* START Passage given *

# I Thought 'Retirement' Was Part of the Golden Years?



## Justfedup (Jun 12, 2011)

My husband and I have been married 32 years. To say it's been a 'happy' marriage, is a stretch. Our three adult children are on their own; and we have six beautiful grandchildren. We USED to have a life...until my husband retired.

Our social, emotional and financial status has changed DRAMATICALLY. A 'downward' spiral would be an understatement. The downward spiral started two years ago this month. My husband's 96-year old mother passed away and my husband fell into a deep depression. Within this time, he decided that he would opt on an early Pension retirement (he had 32 service years in a local union). We are only in our early 50's. I became a homemaker/child care provider in 2009 (more like grandma just watching the grandkiddoes). We haven't been on a vacation in two years, we haven't gone to dinner in six months, we are down to sex maybe once/twice every other week. Of course, my husband expects me to perform my intimate duties whether I feel like it or not. Well, we haven't been intimate now in three weeks. My husband and I are together 24/7..and guess what? I can't take it! We have sacrificed so much as our income has dramatically changed. We have made too much of a change. We no longer have lives... I am growing so resentful; my demeanor is always ugly and negative. I find myself crying at night and waking up crying in the morning. I can't even remember when the last time my husband even told me anything special as 'I love you', 'You look nice'. 

Every day I ask myself is this part of the golden years? If so, you can take them back! I'll wait on the golden years!


----------



## Blanca (Jul 25, 2008)

Most of the older adults I've known that tried to retire hated it. They went back to work. They couldn't stand being around each other all the time. I have no plans to retire since I've never actually heard anything good about it. 

Maybe you could bring up going back to work indirectly, so he thinks it's his idea? Or directly if you think it would go over well. Is he miserable, too? You could also try and get a job outside of the home, or volunteer.


----------



## BigToe (Jun 2, 2011)

It sounds like your husband was (is?) a little too depressed about his mother's death. I'm not trying to be insensitive (I lost my mother less than 5 years ago) but at 96 she certainly lived a long life so it can't be that he expected her to live forever. It sounds like he put more stock in his son/mother relationship than his husband/wife relationship.

* END Passage given *

» **Written task 1**
In the forum thread about retirement, begin at the words "# I Thought" and stop after "my husband retired.", substituting "spouse" for "husband" throughout that span.
» **Written task 2**
In the forum thread about retirement, how old was the husband's mother when she passed away?
» **Written task 3**
Continue the forum thread about retirement from the end of its final post.

* START Records shown *

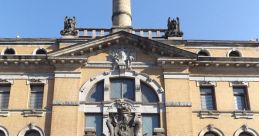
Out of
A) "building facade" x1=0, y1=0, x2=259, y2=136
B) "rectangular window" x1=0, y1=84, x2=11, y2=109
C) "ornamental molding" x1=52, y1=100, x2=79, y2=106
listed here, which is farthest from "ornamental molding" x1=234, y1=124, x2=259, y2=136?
"rectangular window" x1=0, y1=84, x2=11, y2=109

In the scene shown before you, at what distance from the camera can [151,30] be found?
36.0 metres

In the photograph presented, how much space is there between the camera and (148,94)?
32.7 m

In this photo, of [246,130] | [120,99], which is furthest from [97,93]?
[246,130]

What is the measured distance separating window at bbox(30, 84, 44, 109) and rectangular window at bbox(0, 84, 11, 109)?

* END Records shown *

» **Task output 1**
# I Thought 'Retirement' Was Part of the Golden Years?



## Justfedup (Jun 12, 2011)

My spouse and I have been married 32 years. To say it's been a 'happy' marriage, is a stretch. Our three adult children are on their own; and we have six beautiful grandchildren. We USED to have a life...until my spouse retired.

» **Task output 2**
She was 96.

» **Task output 3**
Did you not contribute to the discussion about him retiring? Did you not look at how your finances would change when he retired? It sounds like many of the things you were use to doing when he was working (vacation, dinner, etc) are now sacrificed due to less income. Other than one of you getting a new job to supplement his retirement income, I don't see a solution. And money is a very common, but a hell of a thing, to fight over.

In your current situation, this should be a time when you both get reacquainted with each other without the distractions of raising kids.


----------



## Married 20 years (Jun 12, 2011)

Men get a lot of satisfaction from working outside the home. When they retire they lose that sense of worth. A lot of retired men enjoy finding a part time job in a field that's completely different from where they worked before. It sounds like that would benefit you both by giving DH a sense of accomplishment and providing a little extra income to better enjoy retirement.


----------



## Syrum (Feb 22, 2011)

Its understandable that he is sad about his mother. Even a bit depressed for a little while, but its way too drastic that he quit his job, and that you no longer seem to feel loved or valued.

He should care that he is only in his fifties and has many more years left, and a wife he could be loving and enjoying life with. If his mother loved him I'm sure she would have wanted him to have a good life and not a miserable one.


----------



## AFEH (May 18, 2010)

Justfedup, it sounds like you are both depressed. The world will not come to you, you know that. You can sit around all day hoping this or that will happen or some prince charming will come and whisk you away. Ain’t going to happen.

You have got to be proactive now like you’ve never been before. It was “easy” working and bringing up kids. Easy because each day was filled with things that “must be done”. Retirement is very different. In retirement you have to be creative, imaginative and you have to put yourself out there. Otherwise you are just going to sit there and get old and even more depressed.

Volunteer. Yes volunteer. Contact some charities and volunteer to help them and “get a life”. Money’s a problem? Got a garden grow your own fruit and veg, it’s cheaper and so much more healthy. Haven’t got a garden? Then get an allotment.

Retirement is what YOU make it, as is life.

Bob


----------



## magnoliagal (Mar 30, 2011)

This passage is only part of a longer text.